The status of the captured Saddam Hussein is already confusing. Although the US maintains that no determination of his legal status has been made, according to Voice of America (and many other sources) "Rumsfeld said the captured former Iraqi leader will be protected under the Geneva Convention, the international agreement that prohibits mistreatment of prisoners of war."
In this, Rumsfeld is acting in accord with Article 5 of the Third Geneva Convention (3GC) which states, "Should any doubt arise as to whether persons, having committed a belligerent act and having fallen into the hands of the enemy, belong to any of the categories enumerated in Article 4 [which defines Prisoners of War], such persons shall enjoy the protection of the present Convention until such time as their status has been determined by a competent tribunal." In short, until a competent tribunal declares that Saddam is not a POW, then he is.
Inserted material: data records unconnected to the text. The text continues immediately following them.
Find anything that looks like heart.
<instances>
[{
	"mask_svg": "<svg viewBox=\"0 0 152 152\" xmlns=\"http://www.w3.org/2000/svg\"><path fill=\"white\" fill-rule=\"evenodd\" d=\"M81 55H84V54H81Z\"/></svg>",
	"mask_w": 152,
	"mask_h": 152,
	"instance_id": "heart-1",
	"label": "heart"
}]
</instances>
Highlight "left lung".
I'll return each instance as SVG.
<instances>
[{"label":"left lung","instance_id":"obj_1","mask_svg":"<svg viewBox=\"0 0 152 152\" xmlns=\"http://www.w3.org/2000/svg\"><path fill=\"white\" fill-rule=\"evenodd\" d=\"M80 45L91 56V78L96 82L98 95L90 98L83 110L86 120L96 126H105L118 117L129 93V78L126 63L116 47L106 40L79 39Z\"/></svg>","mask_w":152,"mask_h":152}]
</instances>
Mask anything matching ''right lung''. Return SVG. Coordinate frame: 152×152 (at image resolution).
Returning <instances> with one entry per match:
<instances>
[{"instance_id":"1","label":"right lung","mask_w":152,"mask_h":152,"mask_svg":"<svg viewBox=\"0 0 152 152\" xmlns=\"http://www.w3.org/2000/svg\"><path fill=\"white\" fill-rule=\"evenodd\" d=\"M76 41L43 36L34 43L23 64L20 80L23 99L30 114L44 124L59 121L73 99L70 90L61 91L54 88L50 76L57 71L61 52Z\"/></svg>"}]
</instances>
But the Geneva protections have already been violated, as Rumsfeld well knows from his experience with the Guantanamo prisoners. 3GC (Article 3) states that POWs must be spared "outrages upon personal dignity," "humiliating and degrading treatment," as well as "insults and public curiosity." Rumsfeld has openly acknowledged that the GCs forbid showings PoWs -- an acknowledgement occasioned by the criticism surrounding widely-publicized photographs of prisoners at Guantanamo. At that time, the defense offered was that the photos were blurred and did not show the prisoners' faces. No such defense can be offered for the degrading photographs of Saddam that are saturating the globe: Saddam's hair being searched for lice; his mouth being probed by a tongue-depressor... Months ago, when the Arab satellite station Al-Jazeera in Qatar showed Iraqi footage of interviews with American prisoners, Rumsfeld declared, "The Geneva Convention indicates that it's not permitted to photograph and embarrass or humiliate prisoners of war.'' In respect for the GCs, most American news sources restricted the airing of that footage.

The question of his interrogation raises further concerns about possible violations of the GCs, which guarantee a right to silence...other than stating minimal info such as rank. Now Time and other sources are reporting that Saddam is unco-operative and defiant. Is he also being accorded the right to silence?

The question is not whether Saddam deserves to be humiliated, treated humanely, etc. As I stated yesterday, Sic Sempris Tyrannis -- Thus perish all tyrants! The question is whether the GCs are being applied as Rumsfeld insists. Clearly, they are not. And for an obvious reason. An unphotographed, silent Saddam makes for bad PR and the Bush administration wants to maximally-bask in the happy glow of an event that goes to its pre-election credit.